(Saved entries)
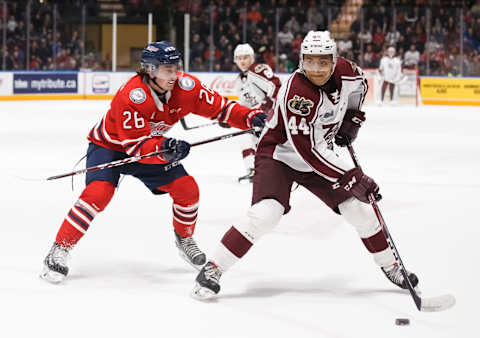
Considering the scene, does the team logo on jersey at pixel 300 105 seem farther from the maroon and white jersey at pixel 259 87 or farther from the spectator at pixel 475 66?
the spectator at pixel 475 66

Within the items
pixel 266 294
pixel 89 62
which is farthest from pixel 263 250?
pixel 89 62

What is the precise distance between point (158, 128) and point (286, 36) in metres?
13.8

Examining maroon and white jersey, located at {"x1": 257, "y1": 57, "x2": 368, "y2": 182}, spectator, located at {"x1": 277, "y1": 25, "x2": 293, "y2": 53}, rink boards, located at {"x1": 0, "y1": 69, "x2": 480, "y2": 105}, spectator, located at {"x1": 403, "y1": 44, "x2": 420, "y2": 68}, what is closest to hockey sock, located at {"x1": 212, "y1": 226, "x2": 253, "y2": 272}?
maroon and white jersey, located at {"x1": 257, "y1": 57, "x2": 368, "y2": 182}

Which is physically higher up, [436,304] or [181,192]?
[181,192]

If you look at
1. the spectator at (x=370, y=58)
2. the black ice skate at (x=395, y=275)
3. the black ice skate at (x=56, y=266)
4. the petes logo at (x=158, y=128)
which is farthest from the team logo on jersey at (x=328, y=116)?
the spectator at (x=370, y=58)

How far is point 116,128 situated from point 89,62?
1320cm

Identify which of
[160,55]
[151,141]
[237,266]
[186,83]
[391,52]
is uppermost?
[160,55]

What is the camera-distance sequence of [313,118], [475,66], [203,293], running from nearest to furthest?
[313,118] < [203,293] < [475,66]

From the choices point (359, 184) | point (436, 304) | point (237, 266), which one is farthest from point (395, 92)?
point (436, 304)

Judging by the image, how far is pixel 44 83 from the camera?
15.2 m

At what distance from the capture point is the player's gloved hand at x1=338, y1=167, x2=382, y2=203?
115 inches

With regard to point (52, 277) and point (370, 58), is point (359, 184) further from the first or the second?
point (370, 58)

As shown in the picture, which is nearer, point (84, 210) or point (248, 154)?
point (84, 210)

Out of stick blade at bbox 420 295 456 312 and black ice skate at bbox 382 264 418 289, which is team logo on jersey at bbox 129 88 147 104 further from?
stick blade at bbox 420 295 456 312
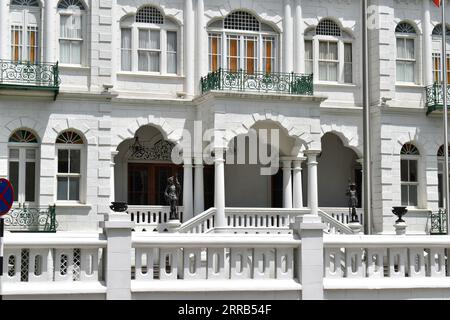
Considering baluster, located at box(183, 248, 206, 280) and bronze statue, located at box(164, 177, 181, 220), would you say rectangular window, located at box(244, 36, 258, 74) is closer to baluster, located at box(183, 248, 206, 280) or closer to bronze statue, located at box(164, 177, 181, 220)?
bronze statue, located at box(164, 177, 181, 220)

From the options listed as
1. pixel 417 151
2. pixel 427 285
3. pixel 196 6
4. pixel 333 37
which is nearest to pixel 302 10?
pixel 333 37

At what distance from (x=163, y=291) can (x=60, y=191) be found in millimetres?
15804

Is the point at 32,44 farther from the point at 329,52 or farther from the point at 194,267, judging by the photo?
the point at 194,267

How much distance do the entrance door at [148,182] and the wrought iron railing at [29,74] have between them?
4926 millimetres

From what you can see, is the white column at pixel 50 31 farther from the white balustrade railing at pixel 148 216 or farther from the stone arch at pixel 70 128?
the white balustrade railing at pixel 148 216

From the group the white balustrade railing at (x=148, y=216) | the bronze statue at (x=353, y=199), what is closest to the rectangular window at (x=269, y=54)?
the bronze statue at (x=353, y=199)

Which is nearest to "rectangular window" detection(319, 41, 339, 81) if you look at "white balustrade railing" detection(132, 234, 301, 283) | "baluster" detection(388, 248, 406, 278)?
"baluster" detection(388, 248, 406, 278)

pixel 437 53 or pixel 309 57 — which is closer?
pixel 309 57

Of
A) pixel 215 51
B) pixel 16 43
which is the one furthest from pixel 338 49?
pixel 16 43

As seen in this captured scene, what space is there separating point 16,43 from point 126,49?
11.7ft

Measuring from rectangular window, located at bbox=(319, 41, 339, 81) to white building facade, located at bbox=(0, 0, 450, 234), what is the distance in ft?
0.13

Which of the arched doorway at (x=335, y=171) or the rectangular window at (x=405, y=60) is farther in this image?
the arched doorway at (x=335, y=171)

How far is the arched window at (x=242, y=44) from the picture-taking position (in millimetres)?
30000

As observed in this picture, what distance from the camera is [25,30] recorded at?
1088 inches
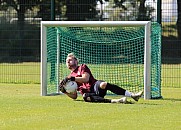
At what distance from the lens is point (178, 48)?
20.9 metres

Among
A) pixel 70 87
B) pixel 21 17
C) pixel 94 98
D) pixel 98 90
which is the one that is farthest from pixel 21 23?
pixel 94 98

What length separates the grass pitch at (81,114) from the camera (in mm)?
9773

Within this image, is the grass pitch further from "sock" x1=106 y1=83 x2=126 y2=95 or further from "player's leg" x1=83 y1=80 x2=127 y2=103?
"sock" x1=106 y1=83 x2=126 y2=95

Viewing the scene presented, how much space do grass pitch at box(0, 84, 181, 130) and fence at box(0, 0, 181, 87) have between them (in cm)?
593

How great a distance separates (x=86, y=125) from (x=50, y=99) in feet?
13.1

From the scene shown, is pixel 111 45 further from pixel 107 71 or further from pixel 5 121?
pixel 5 121

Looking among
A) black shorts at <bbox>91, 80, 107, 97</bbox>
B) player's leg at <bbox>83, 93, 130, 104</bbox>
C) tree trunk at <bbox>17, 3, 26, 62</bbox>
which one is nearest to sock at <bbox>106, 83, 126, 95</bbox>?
black shorts at <bbox>91, 80, 107, 97</bbox>

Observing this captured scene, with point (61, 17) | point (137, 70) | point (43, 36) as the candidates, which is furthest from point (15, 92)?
point (61, 17)

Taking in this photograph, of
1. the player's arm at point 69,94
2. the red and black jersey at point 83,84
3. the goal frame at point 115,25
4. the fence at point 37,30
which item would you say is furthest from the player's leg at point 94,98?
the fence at point 37,30

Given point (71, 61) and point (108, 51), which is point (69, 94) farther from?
point (108, 51)

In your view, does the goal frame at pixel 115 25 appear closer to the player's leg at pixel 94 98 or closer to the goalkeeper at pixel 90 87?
the goalkeeper at pixel 90 87

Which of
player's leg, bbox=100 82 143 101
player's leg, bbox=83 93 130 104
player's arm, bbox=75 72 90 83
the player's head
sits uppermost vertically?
the player's head

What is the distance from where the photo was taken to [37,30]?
21656 mm

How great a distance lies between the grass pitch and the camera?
9.77 metres
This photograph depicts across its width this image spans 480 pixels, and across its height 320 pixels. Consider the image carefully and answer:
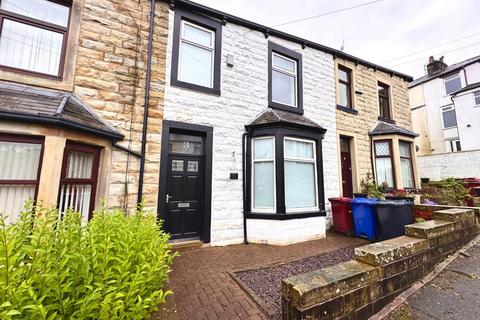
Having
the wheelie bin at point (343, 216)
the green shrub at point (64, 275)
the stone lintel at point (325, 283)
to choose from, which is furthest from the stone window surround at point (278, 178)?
the green shrub at point (64, 275)

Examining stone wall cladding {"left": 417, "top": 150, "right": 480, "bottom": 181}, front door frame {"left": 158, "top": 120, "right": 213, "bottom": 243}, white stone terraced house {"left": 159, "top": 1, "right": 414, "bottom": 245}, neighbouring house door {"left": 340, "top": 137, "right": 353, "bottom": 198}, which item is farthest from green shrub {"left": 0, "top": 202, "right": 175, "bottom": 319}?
stone wall cladding {"left": 417, "top": 150, "right": 480, "bottom": 181}

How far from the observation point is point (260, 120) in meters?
6.14

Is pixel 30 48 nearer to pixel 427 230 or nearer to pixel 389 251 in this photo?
pixel 389 251

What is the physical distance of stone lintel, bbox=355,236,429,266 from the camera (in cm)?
234

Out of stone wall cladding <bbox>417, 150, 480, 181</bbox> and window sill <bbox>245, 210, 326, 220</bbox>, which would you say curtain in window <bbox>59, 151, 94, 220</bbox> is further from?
stone wall cladding <bbox>417, 150, 480, 181</bbox>

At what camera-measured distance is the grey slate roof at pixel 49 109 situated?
3.34 m

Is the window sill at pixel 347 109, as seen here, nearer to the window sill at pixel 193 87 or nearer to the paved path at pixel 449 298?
the window sill at pixel 193 87

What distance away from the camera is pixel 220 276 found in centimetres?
354

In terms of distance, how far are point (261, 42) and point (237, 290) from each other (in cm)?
688

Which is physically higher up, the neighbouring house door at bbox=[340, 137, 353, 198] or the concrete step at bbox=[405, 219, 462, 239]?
the neighbouring house door at bbox=[340, 137, 353, 198]

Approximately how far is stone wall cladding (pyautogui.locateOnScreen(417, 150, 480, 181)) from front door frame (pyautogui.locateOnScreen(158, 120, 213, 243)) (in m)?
17.2

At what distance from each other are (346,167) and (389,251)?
6282 mm

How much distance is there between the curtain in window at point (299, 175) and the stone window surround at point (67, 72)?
5.34 m

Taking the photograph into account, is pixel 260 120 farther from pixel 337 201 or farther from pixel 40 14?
pixel 40 14
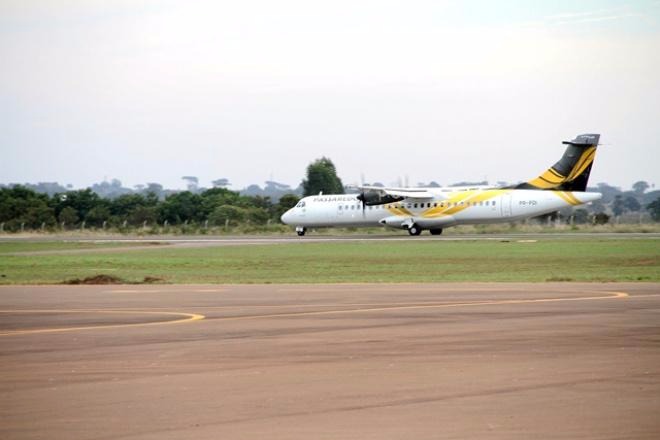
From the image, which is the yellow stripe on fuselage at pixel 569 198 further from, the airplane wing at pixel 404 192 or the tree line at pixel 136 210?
the tree line at pixel 136 210

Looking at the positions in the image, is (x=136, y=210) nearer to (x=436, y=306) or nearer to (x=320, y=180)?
(x=320, y=180)

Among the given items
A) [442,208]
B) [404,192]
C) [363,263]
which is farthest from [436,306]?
[404,192]

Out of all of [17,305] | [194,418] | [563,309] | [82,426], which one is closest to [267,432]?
[194,418]

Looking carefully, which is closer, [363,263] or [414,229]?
[363,263]

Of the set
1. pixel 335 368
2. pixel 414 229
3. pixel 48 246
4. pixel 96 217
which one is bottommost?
pixel 335 368

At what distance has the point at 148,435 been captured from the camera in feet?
38.7

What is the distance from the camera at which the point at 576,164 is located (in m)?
76.4

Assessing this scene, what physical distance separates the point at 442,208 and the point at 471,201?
6.73ft

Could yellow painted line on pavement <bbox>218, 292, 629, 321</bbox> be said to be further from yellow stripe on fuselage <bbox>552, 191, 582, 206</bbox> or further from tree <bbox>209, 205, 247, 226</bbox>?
tree <bbox>209, 205, 247, 226</bbox>

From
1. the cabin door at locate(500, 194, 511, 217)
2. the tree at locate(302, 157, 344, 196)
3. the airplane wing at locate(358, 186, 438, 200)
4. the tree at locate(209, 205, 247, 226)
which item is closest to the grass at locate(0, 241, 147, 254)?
the airplane wing at locate(358, 186, 438, 200)

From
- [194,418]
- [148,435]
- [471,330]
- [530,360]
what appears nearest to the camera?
[148,435]

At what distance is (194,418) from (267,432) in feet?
3.78

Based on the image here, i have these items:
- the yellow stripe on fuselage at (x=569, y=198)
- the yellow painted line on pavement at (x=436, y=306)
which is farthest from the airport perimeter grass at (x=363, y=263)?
the yellow stripe on fuselage at (x=569, y=198)

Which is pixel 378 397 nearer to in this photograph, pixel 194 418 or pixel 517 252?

> [Work to do]
Quote the lines above verbatim, beginning with the line that contains "As seen in this" and ending after the line that contains "20.9 metres". Leave the pictures out of your answer.

> [Correct answer]
As seen in this captured scene, what space is there separating point 16,43 from point 126,49?
11.7ft

Measuring from rectangular window, located at bbox=(319, 41, 339, 81) to white building facade, located at bbox=(0, 0, 450, 234), what is the distance in ft?
0.13

Which of the arched doorway at (x=335, y=171) or the rectangular window at (x=405, y=60) is farther in this image?
the arched doorway at (x=335, y=171)

How far is the arched window at (x=242, y=44) from the picture-taking position (in millimetres)?
30000

As observed in this picture, what distance from the camera is [25,30] recorded at?
1088 inches
At what distance from the lens is point (178, 48)?
20.9 metres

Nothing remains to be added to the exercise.